Stored dataset items:
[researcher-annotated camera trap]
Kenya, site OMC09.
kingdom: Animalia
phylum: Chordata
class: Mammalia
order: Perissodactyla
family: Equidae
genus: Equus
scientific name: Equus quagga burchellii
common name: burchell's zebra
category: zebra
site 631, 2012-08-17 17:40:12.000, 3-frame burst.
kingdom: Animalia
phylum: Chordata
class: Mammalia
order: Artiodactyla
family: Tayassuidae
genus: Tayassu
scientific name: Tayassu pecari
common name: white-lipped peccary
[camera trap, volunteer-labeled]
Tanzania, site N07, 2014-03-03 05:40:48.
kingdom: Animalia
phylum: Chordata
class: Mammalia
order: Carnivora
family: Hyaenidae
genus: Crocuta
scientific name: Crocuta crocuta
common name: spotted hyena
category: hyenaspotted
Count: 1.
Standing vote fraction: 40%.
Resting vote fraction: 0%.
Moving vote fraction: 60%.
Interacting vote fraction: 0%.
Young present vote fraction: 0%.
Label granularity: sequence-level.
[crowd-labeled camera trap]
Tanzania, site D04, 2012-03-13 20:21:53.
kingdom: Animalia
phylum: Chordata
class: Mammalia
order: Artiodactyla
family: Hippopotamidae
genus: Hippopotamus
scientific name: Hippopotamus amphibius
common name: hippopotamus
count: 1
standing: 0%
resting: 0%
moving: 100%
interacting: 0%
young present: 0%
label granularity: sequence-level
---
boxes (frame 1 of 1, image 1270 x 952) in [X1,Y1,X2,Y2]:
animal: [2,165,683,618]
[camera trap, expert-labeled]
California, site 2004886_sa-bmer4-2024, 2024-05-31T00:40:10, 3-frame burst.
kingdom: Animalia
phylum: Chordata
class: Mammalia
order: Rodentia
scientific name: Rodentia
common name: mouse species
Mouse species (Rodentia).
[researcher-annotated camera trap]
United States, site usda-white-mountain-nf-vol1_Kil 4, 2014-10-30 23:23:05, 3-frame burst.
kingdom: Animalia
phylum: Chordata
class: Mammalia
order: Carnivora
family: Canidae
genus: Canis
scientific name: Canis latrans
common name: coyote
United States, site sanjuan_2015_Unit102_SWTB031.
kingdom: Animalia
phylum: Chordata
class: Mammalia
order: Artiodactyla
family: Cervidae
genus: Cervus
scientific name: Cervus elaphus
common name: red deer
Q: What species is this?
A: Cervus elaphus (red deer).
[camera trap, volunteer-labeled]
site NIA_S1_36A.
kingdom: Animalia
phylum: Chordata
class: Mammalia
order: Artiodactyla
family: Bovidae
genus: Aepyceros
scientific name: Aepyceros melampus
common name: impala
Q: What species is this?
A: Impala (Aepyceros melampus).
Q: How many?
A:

> Task to carry out
Every entry above needs to be written out again exactly.

> Response to the exercise
[researcher-annotated camera trap]
Kenya, site OMC09.
kingdom: Animalia
phylum: Chordata
class: Mammalia
order: Perissodactyla
family: Equidae
genus: Equus
scientific name: Equus quagga burchellii
common name: burchell's zebra
category: zebra
site 631, 2012-08-17 17:40:12.000, 3-frame burst.
kingdom: Animalia
phylum: Chordata
class: Mammalia
order: Artiodactyla
family: Tayassuidae
genus: Tayassu
scientific name: Tayassu pecari
common name: white-lipped peccary
[camera trap, volunteer-labeled]
Tanzania, site N07, 2014-03-03 05:40:48.
kingdom: Animalia
phylum: Chordata
class: Mammalia
order: Carnivora
family: Hyaenidae
genus: Crocuta
scientific name: Crocuta crocuta
common name: spotted hyena
category: hyenaspotted
Count: 1.
Standing vote fraction: 40%.
Resting vote fraction: 0%.
Moving vote fraction: 60%.
Interacting vote fraction: 0%.
Young present vote fraction: 0%.
Label granularity: sequence-level.
[crowd-labeled camera trap]
Tanzania, site D04, 2012-03-13 20:21:53.
kingdom: Animalia
phylum: Chordata
class: Mammalia
order: Artiodactyla
family: Hippopotamidae
genus: Hippopotamus
scientific name: Hippopotamus amphibius
common name: hippopotamus
count: 1
standing: 0%
resting: 0%
moving: 100%
interacting: 0%
young present: 0%
label granularity: sequence-level
---
boxes (frame 1 of 1, image 1270 x 952) in [X1,Y1,X2,Y2]:
animal: [2,165,683,618]
[camera trap, expert-labeled]
California, site 2004886_sa-bmer4-2024, 2024-05-31T00:40:10, 3-frame burst.
kingdom: Animalia
phylum: Chordata
class: Mammalia
order: Rodentia
scientific name: Rodentia
common name: mouse species
Mouse species (Rodentia).
[researcher-annotated camera trap]
United States, site usda-white-mountain-nf-vol1_Kil 4, 2014-10-30 23:23:05, 3-frame burst.
kingdom: Animalia
phylum: Chordata
class: Mammalia
order: Carnivora
family: Canidae
genus: Canis
scientific name: Canis latrans
common name: coyote
United States, site sanjuan_2015_Unit102_SWTB031.
kingdom: Animalia
phylum: Chordata
class: Mammalia
order: Artiodactyla
family: Cervidae
genus: Cervus
scientific name: Cervus elaphus
common name: red deer
Q: What species is this?
A: Cervus elaphus (red deer).
[camera trap, volunteer-labeled]
site NIA_S1_36A.
kingdom: Animalia
phylum: Chordata
class: Mammalia
order: Artiodactyla
family: Bovidae
genus: Aepyceros
scientific name: Aepyceros melampus
common name: impala
Q: What species is this?
A: Impala (Aepyceros melampus).
Q: How many?
A:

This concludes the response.